I never thought divorce would happen to me. I didn’t think it was possible. But when 2013 brought with it a long and painful divorce (which divorce isn’t painful, right?), my two boys and I moved back to my hometown where we would have the support of friends and family. After all, it does take a village!
This new phase of life was full of lots of lessons that I didn’t know I needed. I learned that people don’t always care about what happened to you; they want new gossip fodder. I also learned that gossip quickly dissipates when the next “scandal” happens. I learned how to stay calm after a horribly-timed layoff.
And, most importantly, I learned that I’m capable of much more than I ever thought I was. I was determined to make a comfortable, happy, healthy and loving home for my boys and me. I studied and received my human resources certification, got a new job, set aggressive financial and career goals for myself and went to work. So, using the boys as my north star, we plotted our course together. They would have no doubts that “Mom’s got this.”
So as I began the next stage of my life – a successful businesswoman and single mother of two boys I realized the value of them watching me lead both at work and at home. We often read stories about how girls can benefit from having a working mother, but so can boys.
Here’s what I hope my boys know:
They’re a catch.
Boys who were raised by working moms, especially single, working moms, are used to pitching in more around the house. They will be more inclined to be an equal partner both in business and in life. I believe boys who grow up with a working mother are more likely to accept and support a partner who also works; because that’s all they’ve known.
They are not entitled to anything.
If my sons want something – a new phone, a new Xbox game, a sports jersey, etc. – they know that they have to work for it. Having a strong work ethic will always be valued in our home. They have watched me work tirelessly to provide for our family. From the big to the small: vacations, everyday necessities, to healthy relationships, nothing comes without hard work.
How to be an ally to women in the workforce.

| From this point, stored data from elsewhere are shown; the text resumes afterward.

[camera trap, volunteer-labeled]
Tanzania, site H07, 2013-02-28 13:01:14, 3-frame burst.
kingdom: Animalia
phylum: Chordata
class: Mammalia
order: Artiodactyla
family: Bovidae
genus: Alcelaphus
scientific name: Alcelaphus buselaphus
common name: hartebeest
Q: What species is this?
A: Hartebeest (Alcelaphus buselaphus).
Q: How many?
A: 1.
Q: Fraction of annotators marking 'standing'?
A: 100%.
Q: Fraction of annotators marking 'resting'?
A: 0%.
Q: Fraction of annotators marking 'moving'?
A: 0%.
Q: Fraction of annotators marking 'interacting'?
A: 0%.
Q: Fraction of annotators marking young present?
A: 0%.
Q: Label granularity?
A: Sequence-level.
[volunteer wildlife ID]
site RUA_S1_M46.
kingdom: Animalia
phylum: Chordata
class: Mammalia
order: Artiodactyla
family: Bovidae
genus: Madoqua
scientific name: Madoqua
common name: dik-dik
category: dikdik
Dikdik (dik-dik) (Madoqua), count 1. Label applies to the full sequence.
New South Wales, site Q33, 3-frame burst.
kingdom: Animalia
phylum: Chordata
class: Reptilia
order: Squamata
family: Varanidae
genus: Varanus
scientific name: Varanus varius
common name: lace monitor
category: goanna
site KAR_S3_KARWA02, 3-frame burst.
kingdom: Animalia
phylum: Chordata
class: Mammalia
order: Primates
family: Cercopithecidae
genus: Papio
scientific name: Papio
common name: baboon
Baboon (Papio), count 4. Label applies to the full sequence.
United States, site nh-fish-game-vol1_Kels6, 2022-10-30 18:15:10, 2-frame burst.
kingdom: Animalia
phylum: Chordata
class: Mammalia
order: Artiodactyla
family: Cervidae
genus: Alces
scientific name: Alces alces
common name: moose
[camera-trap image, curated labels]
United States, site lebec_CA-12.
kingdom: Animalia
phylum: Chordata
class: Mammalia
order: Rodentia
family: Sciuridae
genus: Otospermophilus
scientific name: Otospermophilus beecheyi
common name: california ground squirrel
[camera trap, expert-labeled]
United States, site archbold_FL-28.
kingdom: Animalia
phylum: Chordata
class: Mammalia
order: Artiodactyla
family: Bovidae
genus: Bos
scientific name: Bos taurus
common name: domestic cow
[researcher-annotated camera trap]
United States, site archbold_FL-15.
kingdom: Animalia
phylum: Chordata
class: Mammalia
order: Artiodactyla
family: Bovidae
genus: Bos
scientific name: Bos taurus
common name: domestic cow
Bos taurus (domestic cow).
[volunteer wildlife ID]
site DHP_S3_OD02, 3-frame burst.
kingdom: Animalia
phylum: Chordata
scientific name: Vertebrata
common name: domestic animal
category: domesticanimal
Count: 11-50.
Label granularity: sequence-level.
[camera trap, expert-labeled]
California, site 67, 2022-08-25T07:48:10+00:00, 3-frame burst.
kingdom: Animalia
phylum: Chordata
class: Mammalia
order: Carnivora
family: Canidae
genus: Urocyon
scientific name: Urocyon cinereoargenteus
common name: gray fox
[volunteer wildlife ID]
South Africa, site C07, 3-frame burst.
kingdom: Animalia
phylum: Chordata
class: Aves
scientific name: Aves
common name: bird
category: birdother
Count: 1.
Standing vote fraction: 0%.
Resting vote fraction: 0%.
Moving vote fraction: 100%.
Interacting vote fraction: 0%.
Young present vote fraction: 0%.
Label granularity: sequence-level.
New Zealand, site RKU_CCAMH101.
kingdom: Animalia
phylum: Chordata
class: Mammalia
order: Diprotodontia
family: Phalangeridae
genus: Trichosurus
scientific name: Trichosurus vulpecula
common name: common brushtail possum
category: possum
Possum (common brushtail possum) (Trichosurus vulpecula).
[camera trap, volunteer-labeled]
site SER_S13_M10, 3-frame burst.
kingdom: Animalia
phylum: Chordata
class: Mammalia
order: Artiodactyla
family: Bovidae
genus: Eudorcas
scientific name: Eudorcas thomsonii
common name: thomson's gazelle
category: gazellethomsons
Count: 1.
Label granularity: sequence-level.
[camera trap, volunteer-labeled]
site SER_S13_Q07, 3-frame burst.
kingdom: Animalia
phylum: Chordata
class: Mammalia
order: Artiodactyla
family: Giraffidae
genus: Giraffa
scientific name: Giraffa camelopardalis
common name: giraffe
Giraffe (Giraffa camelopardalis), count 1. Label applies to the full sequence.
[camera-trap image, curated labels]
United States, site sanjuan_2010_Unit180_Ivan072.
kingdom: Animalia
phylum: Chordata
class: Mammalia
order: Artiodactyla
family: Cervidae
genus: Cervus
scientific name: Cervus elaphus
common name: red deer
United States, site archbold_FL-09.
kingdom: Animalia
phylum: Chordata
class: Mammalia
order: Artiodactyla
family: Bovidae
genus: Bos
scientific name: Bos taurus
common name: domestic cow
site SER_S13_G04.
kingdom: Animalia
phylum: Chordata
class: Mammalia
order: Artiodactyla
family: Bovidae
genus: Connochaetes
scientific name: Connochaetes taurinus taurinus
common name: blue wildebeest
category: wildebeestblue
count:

In my 22-year career, I’ve worked for a lot of people – both men and women. After leaving a job with a toxic male supervisor, I found my confidence and self-worth was shaken. It wasn’t until I moved to my current company that I got to experience what it’s like to have a male boss that is self-aware enough to understand the difficulties a woman faces in the workplace that a male may not. Our company has one of the healthiest cultures I’ve ever experienced. From flexible schedules for working parents (both men and women) to championing the personal causes for employees. We not only have supportive leadership but supportive colleagues. At a company like this, it’s safe to say I will never feel guilty for giving 100% to my family ever again.
I believe witnessing my hard work, my frustrations, my wins and my sacrifices, that my boys will grow into supportive colleagues championing the success of both their male and female peers. I believe this will allow them to re-create the supportive environment, that I’m so proud of in my position, in their own businesses.
Twenty years from now, when my boys are proud of their day because they cooked a wonderful dinner for their family, helped their spouse solve a work problem and finally earned something they worked hard for, I hope they’ll look back and say “Thanks, Mom.”